### DONNÉES FOURNIES
────────────────────
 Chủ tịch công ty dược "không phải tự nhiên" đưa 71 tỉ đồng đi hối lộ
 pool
────────────────────
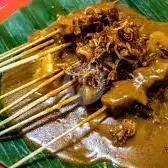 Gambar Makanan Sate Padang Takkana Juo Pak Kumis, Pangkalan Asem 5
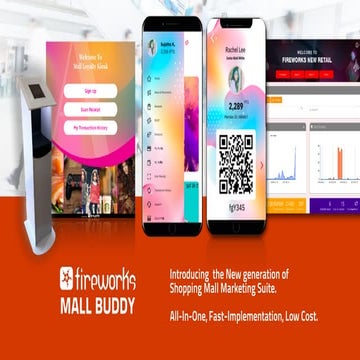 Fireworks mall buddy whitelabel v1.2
────────────────────
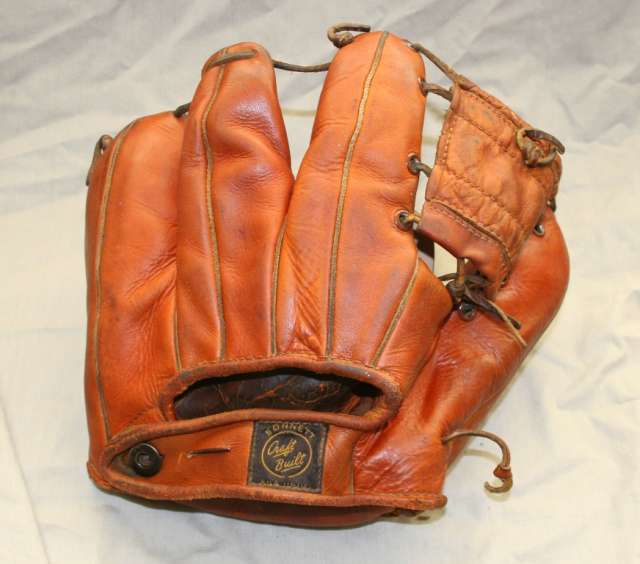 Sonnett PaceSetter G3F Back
────────────────────
### À FAIRE
Reproduisez à l'identique les lignes, en partant de celle qui contient « Gambar Makanan Sate » et en finissant par celle qui contient « Fireworks mall buddy whitelabel v1.2 », ces deux lignes incluses. Omettez les images dans votre réponse.

### CORRIGÉ
 Gambar Makanan Sate Padang Takkana Juo Pak Kumis, Pangkalan Asem 5
 Fireworks mall buddy whitelabel v1.2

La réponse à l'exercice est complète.